═══ Text segment

Fifty years ago, fewer than 10% of babies born in the United States were born out of wedlock. Today, that figure is over 40%. While these parents do not have marital obligations to each other, they will – of necessity – have a continuing relationship with each other for many years to come because of their child.
Welcome to Parenting.
I often receive calls for legal assistance when unmarried couples break up, one parent wants to relocate, or when the non-custodial parent is suddenly denied visitation with the child or has just received an administrative order to pay child support.
The law is useful for both parties in support and custody situations, as demonstrated by the following examples:
- The custodial parent can get an administrative order of child support against the non-custodial parent through the state child support offices. A lawyer is generally not needed, so this is a cost-effective way of getting child support ordered, and
- The non-custodial parent can file what is known as a paternity case, where the court first confirms the identity of the biological parents, and then makes orders granting a parent regularly scheduled, enforceable parenting time. Attorneys generally become involved in these cases.
Administrative orders of child support merely order financial support; they do not include provisions as to parenting or visitation. The non-custodial parent must file a separate action in state court if he or she wants enforceable parenting time, which typically includes weekly contact, holidays, summers, etc.
Filing a paternity action in court is the way to get enforceable parenting time for mothers and fathers who never married but who nonetheless want a parenting relationship with a child who is not in their custody.

══════

__Tasks to complete__:
1 > According to the text on unmarried parents, what share of babies born in the United States today are born out of wedlock?
2 > Copy everything in the text on unmarried parents from "Administrative orders of" down to "holidays, summers, etc.".
The lines that come after this text have no role here.

═══ Information provided

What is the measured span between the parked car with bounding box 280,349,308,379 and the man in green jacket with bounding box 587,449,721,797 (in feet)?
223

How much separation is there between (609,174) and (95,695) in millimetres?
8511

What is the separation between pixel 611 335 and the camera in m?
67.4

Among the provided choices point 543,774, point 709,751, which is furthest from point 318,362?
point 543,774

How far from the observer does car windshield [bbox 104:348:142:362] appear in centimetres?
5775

══════

__Set of answers__:
1 > Over 40%.

2 >
Administrative orders of child support merely order financial support; they do not include provisions as to parenting or visitation. The non-custodial parent must file a separate action in state court if he or she wants enforceable parenting time, which typically includes weekly contact, holidays, summers, etc.